REQUIRED ACTION: The output must be exactly the lines from the "(101) Kedvenc termékeink" line through the end of the listing below, with no picture included.
··· DATA
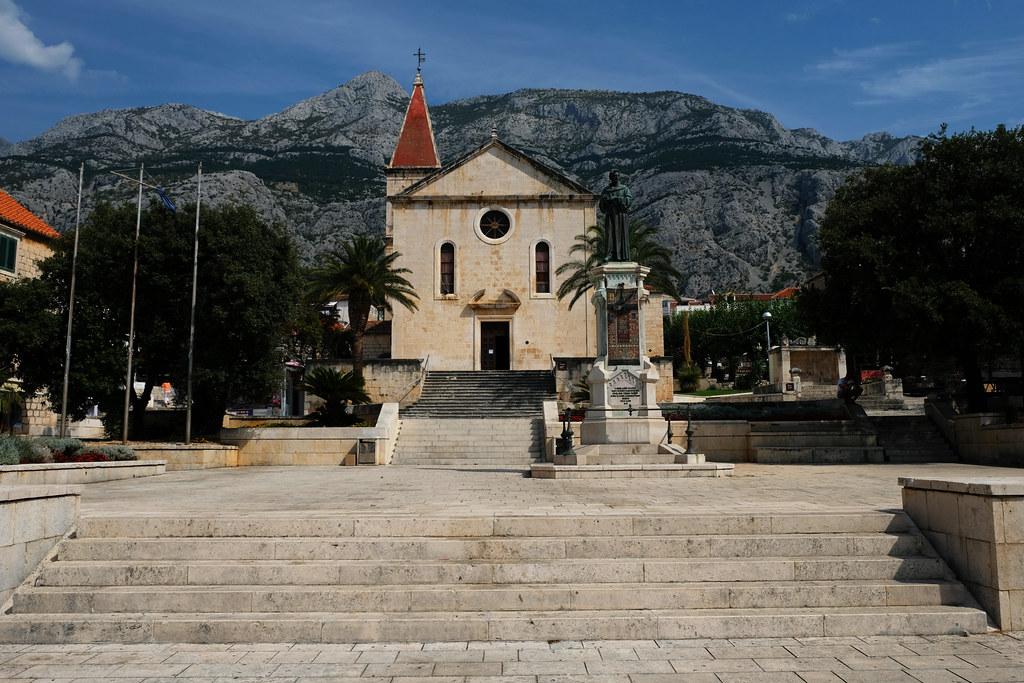 Kačić Square, Makarska, Croatia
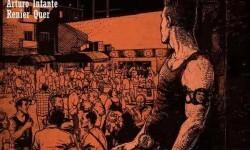Se publica la primera novela gráfica llegada de Cuba en torno a la prostitución masculina en La Habana.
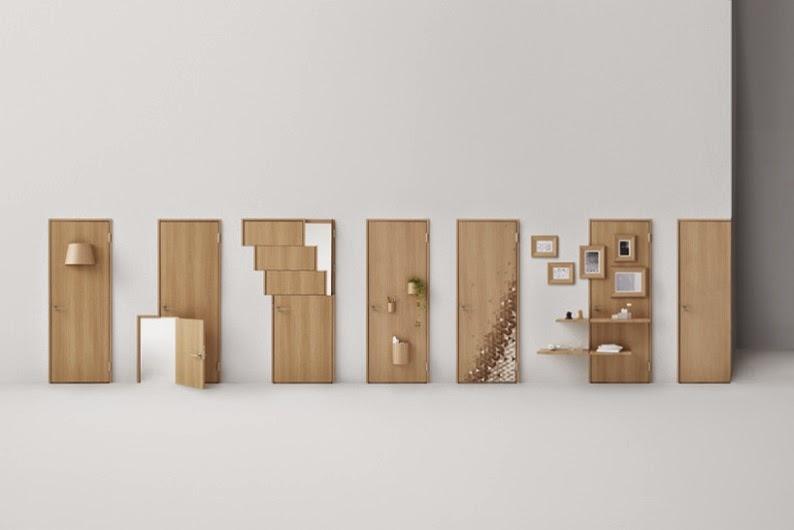 Nendo diseña 7 puertas que incluyen diseños para los usuarios de sillas de ruedas y niños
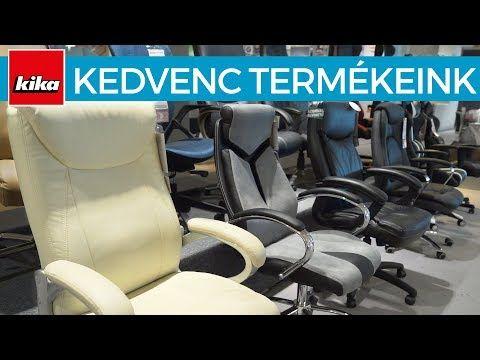 (101) Kedvenc termékeink - Forgószékek | Kika Magyarország - YouTube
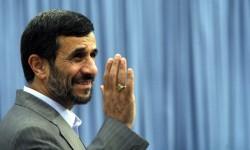 """L'Iran """"chiude"""" i provider di posta, ma le autorità negano"""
······
OUTPUT BELOW:
 (101) Kedvenc termékeink - Forgószékek | Kika Magyarország - YouTube
 """L'Iran """"chiude"""" i provider di posta, ma le autorità negano"""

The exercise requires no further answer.